▸ **URAIAN TUGAS**: Bisakah Anda mengutip bagian khotbah tentang cara memahami Alkitab ini persis apa adanya, mulai dari "Dalam taraf belajar" sampai dengan "banyak diperdebatkan."?

▸ **TEKS YANG DIBERIKAN**:

_ _ _ _ _ _ _

SESAT
KARENA TIDAK MENGERTI ALKITAB
Matius
22:23-33
Sidang jemaat yang saya kasihi dalam Tuhan,
Perjalanan iman anak-anak Tuhan memang membutuhkan suatu proses
yang sangat panjang. Pertumbuhan iman tidak diberikan secara instan. Tidak
serta merta saat kita pertama kali percaya kepada Tuhan Yesus lalu kita
memiliki iman yang sempurna. Sebaliknya iman itu harus dipupuk dan di dalamnya
dituntut suatu usaha untuk mau terus belajar akan kebenaran.
Dalam taraf belajar untuk mengenal kebenaran inilah
saudara, penting bagi kita untuk memahami Alkitab secara utuh. Dari setiap
pengajaran demi pengajaran yang kita terima, kita harus menemukan benang merah
dari iman yang kita terima dari Tuhan itu. Sebab pemahaman yang sepotong-sepotong
justru akan membahayakan iman.
Karena itu bapak/ ibu yang kekasih,
Hari ini kita akan belajar bagaimana Alkitab memberikan
kepada kita satu penjelasan penting bagaimana seharusnya kita mengerti Alkitab
dengan benar. Dan salah satu topik yang kita angkat kali ini adalah mengenai
kebangkitan. Satu topik yang mengupas doktrin eskatologi, yang bagi sebagian orang
mungkin masih membingungkan. Bahkan dikalangan para teolog pun topik ini masih
banyak diperdebatkan.
Bapak/ ibu yang kekasih dalam Tuhan,
Kita tahu bersama, dalam setiap pelayanan Tuhan Yesus pastinya
selalu dipenuhi oleh banyak orang. Dalam setiap pelayanan Tuhan Yesus, ada
begitu banyak orang yang datang dengan berbagai macam motivasi yang
dimilikinya.
Biasanya yang selalu kita ingat, kelompok yang selalu
dekat dengan Tuhan Yesus selain murid-murid adalah orang-orang Farisi. Orang Farisi
adalah kelompok yang merasa diri paling baik, paling suci, dibandingkan yang
lain. Mereka adalah kelompok yang menarik diri dari segala hiruk pikuk duniawi.
Mereka menerima kitab Musa dan kitab para nabi. Dan dalam teologinya orang-orang
Farisi percaya akan adanya kebangkitan.

_ _ _ _ _ _ _

▸ **ENTRI YANG DITAMPILKAN**:
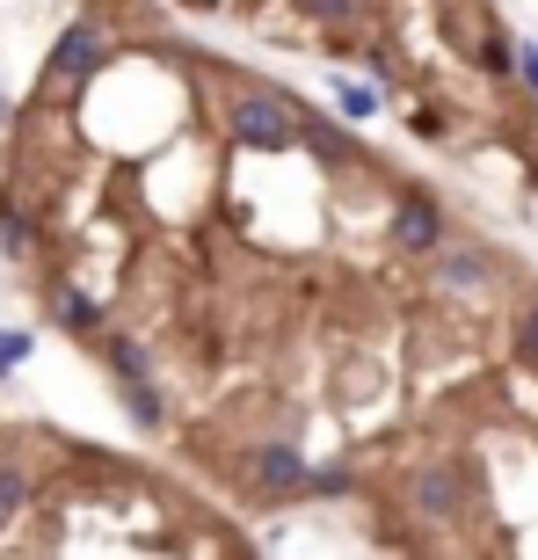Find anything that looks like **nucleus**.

_ _ _ _ _ _ _

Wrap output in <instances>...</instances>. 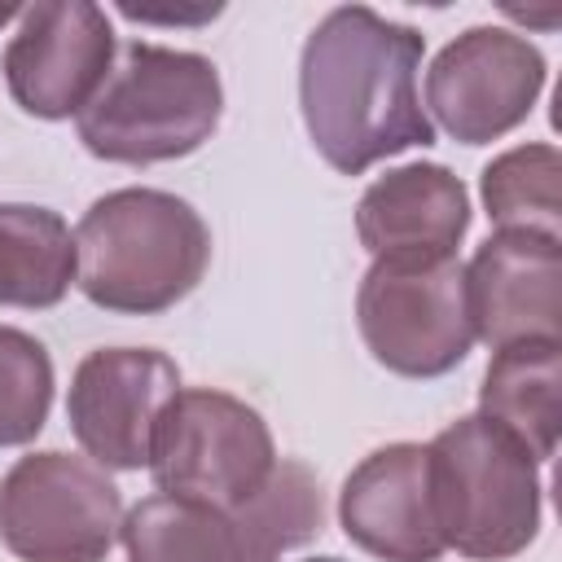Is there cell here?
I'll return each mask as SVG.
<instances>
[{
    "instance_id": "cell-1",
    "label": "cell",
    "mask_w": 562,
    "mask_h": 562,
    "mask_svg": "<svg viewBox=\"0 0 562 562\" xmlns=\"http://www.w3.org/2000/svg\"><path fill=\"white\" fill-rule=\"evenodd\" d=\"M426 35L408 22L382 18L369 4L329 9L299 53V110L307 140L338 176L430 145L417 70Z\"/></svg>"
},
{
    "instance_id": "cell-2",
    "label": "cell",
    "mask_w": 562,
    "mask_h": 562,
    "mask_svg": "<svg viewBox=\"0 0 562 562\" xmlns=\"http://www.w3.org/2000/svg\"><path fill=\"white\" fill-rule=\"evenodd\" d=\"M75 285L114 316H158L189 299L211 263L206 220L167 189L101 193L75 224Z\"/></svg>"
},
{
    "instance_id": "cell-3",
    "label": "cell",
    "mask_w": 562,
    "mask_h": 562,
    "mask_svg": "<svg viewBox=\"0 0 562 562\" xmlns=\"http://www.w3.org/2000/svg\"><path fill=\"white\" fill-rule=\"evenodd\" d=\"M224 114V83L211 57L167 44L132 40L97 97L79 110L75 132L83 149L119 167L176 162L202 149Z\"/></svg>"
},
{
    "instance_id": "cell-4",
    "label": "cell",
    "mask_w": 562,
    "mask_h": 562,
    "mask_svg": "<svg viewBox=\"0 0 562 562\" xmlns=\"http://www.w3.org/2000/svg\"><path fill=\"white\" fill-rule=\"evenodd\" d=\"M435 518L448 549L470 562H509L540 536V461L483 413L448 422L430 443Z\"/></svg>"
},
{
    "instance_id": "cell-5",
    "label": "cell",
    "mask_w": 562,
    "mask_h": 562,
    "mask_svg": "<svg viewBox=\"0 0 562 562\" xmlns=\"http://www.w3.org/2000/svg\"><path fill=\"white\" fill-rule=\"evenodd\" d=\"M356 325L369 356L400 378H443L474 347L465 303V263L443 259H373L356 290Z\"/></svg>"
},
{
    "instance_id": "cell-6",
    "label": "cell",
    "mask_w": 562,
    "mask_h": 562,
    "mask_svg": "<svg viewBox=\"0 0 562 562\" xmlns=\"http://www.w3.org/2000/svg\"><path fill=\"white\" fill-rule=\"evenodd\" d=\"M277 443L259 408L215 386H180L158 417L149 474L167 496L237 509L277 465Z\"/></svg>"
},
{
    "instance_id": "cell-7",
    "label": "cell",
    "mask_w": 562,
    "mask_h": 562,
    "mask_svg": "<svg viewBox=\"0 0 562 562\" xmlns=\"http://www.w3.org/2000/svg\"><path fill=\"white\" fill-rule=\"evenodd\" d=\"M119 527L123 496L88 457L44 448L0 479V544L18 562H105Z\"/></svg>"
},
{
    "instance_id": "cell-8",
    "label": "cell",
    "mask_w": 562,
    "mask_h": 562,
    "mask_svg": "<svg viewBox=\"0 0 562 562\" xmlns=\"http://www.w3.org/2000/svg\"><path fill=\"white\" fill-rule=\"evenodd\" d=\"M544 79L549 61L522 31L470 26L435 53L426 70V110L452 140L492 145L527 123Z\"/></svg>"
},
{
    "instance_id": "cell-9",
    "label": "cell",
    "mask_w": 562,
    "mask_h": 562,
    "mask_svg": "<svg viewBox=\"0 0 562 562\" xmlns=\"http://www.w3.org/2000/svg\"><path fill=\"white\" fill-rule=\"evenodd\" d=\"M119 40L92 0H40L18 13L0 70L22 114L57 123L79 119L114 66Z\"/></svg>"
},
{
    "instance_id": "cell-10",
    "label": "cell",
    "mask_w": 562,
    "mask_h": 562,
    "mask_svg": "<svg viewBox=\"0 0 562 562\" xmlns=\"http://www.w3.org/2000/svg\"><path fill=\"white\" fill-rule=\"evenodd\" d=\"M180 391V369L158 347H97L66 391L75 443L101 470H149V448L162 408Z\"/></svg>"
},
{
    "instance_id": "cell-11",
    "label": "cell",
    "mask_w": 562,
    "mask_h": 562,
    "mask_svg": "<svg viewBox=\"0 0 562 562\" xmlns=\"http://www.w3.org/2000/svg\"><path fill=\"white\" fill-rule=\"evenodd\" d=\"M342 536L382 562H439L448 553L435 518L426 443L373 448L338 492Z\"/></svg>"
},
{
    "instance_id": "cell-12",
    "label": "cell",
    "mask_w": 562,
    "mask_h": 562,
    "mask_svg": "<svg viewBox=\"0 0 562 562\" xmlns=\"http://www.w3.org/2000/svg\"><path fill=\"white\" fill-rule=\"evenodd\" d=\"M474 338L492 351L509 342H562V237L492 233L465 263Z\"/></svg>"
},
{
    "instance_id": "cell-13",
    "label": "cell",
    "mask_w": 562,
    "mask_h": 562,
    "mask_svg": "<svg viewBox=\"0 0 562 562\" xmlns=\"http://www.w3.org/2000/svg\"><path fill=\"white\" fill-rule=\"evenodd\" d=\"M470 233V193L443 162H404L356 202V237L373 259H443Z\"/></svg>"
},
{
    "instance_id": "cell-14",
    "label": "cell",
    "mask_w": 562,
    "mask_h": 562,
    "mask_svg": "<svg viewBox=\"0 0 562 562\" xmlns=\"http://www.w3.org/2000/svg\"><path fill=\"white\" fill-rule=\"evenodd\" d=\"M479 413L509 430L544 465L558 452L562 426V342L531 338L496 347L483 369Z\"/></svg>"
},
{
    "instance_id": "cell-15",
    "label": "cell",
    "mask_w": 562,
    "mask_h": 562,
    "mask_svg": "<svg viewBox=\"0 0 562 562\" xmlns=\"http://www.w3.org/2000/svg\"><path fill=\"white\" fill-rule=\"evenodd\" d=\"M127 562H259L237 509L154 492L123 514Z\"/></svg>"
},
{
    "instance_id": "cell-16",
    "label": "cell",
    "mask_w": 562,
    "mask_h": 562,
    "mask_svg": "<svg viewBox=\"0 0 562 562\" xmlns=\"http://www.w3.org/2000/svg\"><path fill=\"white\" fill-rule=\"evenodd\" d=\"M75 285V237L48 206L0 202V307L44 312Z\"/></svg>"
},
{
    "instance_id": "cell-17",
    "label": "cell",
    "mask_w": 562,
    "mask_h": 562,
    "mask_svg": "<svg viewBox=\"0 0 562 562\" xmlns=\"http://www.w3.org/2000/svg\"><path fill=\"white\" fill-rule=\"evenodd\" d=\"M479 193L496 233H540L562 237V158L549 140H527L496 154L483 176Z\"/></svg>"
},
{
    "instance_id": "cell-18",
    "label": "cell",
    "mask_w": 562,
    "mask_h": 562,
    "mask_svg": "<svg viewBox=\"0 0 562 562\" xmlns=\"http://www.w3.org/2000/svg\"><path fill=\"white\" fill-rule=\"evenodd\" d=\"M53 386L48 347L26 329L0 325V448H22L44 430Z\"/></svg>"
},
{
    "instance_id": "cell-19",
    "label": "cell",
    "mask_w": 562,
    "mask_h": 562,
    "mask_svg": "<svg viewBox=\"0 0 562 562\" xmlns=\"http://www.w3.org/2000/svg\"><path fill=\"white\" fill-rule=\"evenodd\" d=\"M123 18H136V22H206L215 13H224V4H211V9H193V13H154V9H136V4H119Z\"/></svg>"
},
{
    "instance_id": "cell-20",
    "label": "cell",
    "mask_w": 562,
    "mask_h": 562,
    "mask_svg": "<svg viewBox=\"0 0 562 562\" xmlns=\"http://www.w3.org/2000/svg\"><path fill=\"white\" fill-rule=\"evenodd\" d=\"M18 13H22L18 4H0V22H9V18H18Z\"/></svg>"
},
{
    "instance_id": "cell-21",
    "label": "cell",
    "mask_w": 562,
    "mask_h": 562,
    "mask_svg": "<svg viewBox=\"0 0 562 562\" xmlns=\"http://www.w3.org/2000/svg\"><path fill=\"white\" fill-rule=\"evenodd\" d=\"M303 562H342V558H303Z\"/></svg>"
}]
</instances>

_ _ _ _ _ _ _

▸ **HASIL JAWABAN**:
Dalam taraf belajar untuk mengenal kebenaran inilah
saudara, penting bagi kita untuk memahami Alkitab secara utuh. Dari setiap
pengajaran demi pengajaran yang kita terima, kita harus menemukan benang merah
dari iman yang kita terima dari Tuhan itu. Sebab pemahaman yang sepotong-sepotong
justru akan membahayakan iman.
Karena itu bapak/ ibu yang kekasih,
Hari ini kita akan belajar bagaimana Alkitab memberikan
kepada kita satu penjelasan penting bagaimana seharusnya kita mengerti Alkitab
dengan benar. Dan salah satu topik yang kita angkat kali ini adalah mengenai
kebangkitan. Satu topik yang mengupas doktrin eskatologi, yang bagi sebagian orang
mungkin masih membingungkan. Bahkan dikalangan para teolog pun topik ini masih
banyak diperdebatkan.